### Problem details:
Go through the records below and set each one down exactly, leaving out any pictures.

Source records

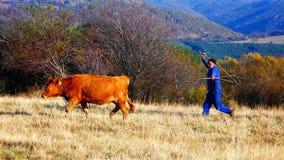 Mucca di inseguimento dell'agricoltore del Sud con il bastone Fotografie Stock Libere da Diritti
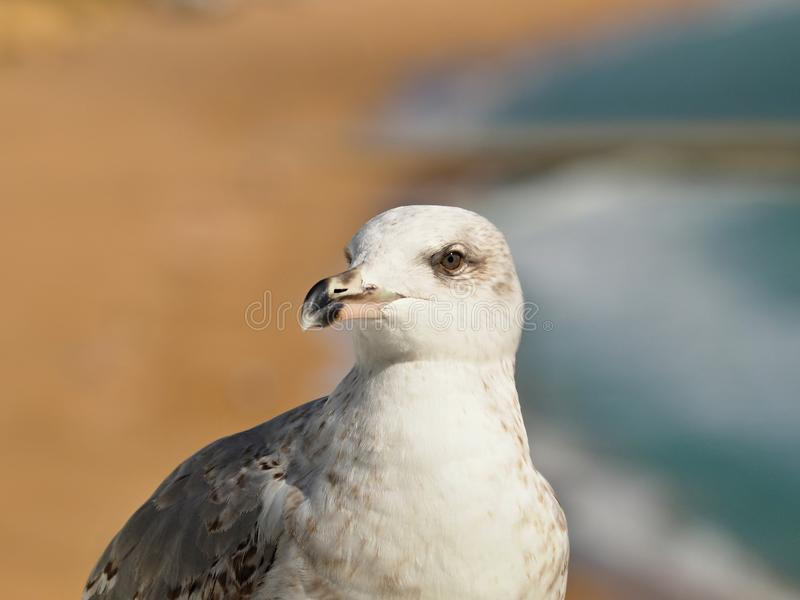 Makro- głowa seagull obrazy stock
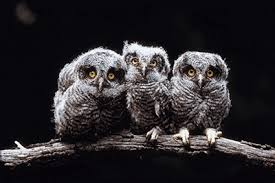 Where Does The Barn Owl Live Owls Facts Science Trek Idaho Public Television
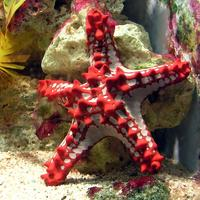 Red-knobbed starfish, a member of Valvatida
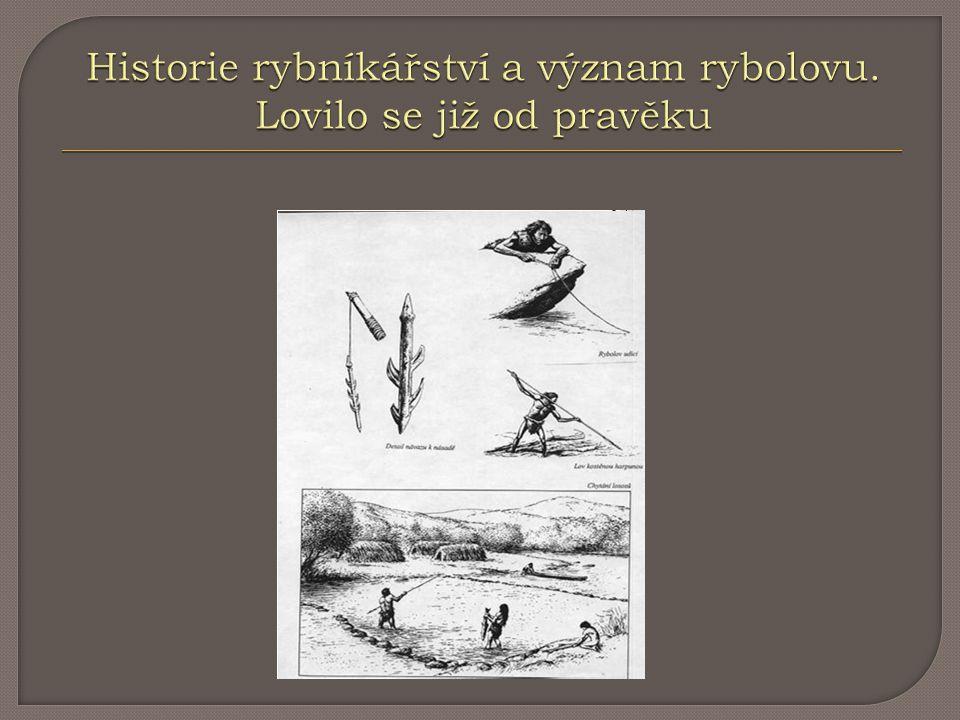 Historie rybníkářství a význam rybolovu. Lovilo se již od pravěku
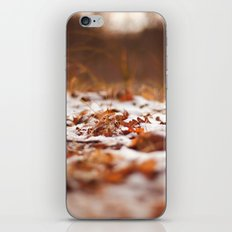 good things in life iPhone & iPod Skin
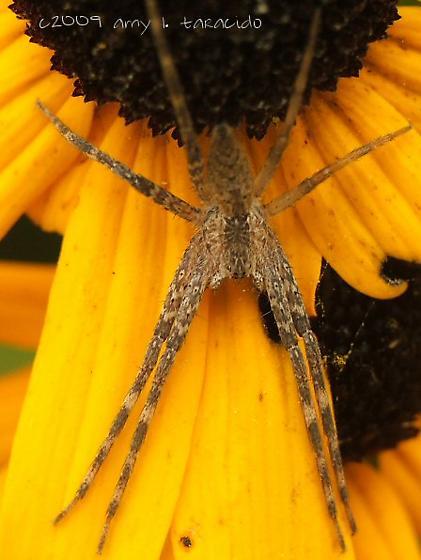 unknown spider - Pisaurina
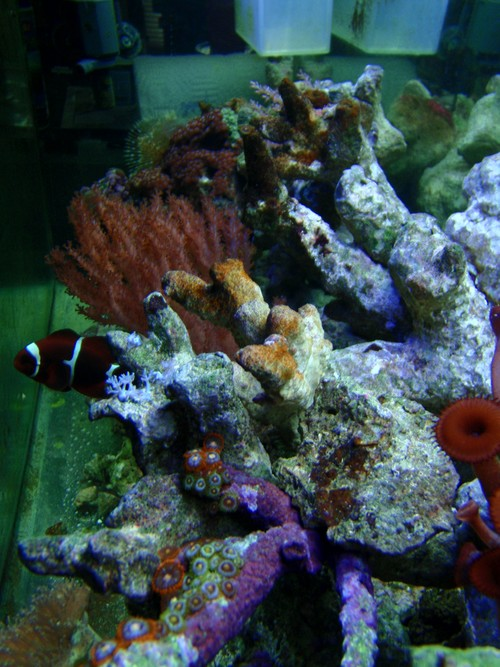Reef-pic26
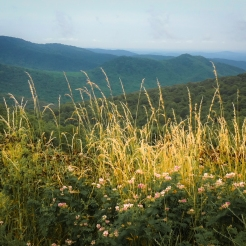 The Shenandoah Mountains stretch out beyond golden grass along Skyline Drive in Virginia Not So SAHM
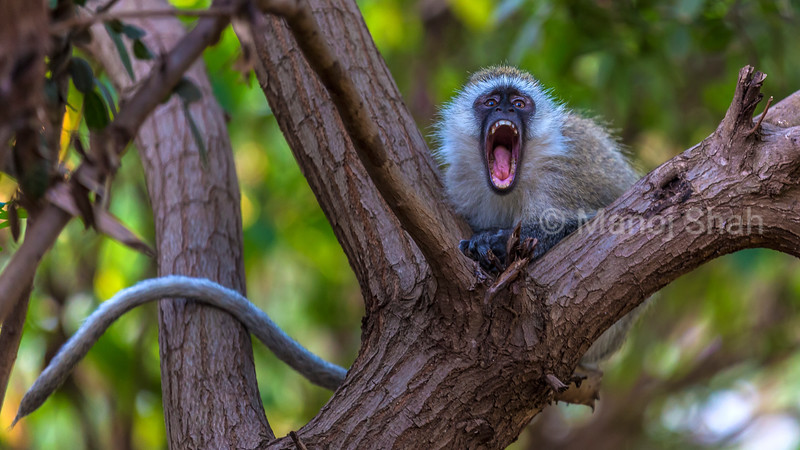 Vervet monkey yawning
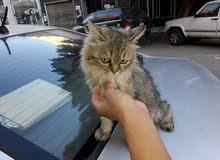 قطة نوع سيامي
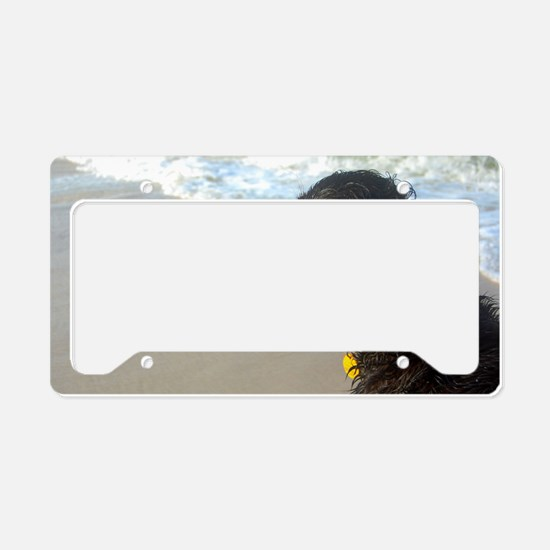 Scully Beach Profile License Plate Holder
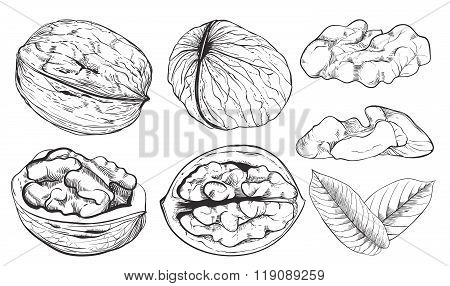 Vector walnut on white background. Isolated nuts.
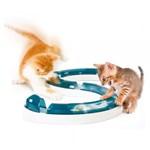Cat Senses Play Circuit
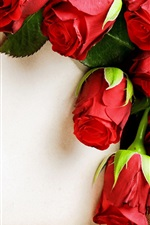 Preview iPhone wallpaper Red rose flowers, romantic, paper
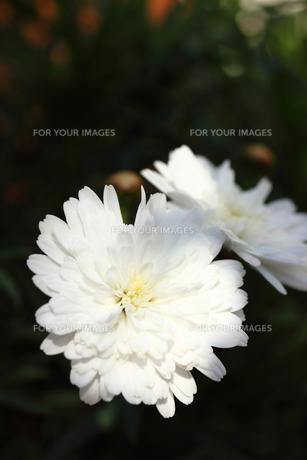 白いマーガレット FYI00213370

### Output for this task:
 Mucca di inseguimento dell'agricoltore del Sud con il bastone Fotografie Stock Libere da Diritti
 Makro- głowa seagull obrazy stock
 Where Does The Barn Owl Live Owls Facts Science Trek Idaho Public Television
 Red-knobbed starfish, a member of Valvatida
 Historie rybníkářství a význam rybolovu. Lovilo se již od pravěku
 good things in life iPhone & iPod Skin
 unknown spider - Pisaurina
Reef-pic26
 The Shenandoah Mountains stretch out beyond golden grass along Skyline Drive in Virginia Not So SAHM
 Vervet monkey yawning
 قطة نوع سيامي
 Scully Beach Profile License Plate Holder
 Vector walnut on white background. Isolated nuts.
Cat Senses Play Circuit
 Preview iPhone wallpaper Red rose flowers, romantic, paper
 白いマーガレット FYI00213370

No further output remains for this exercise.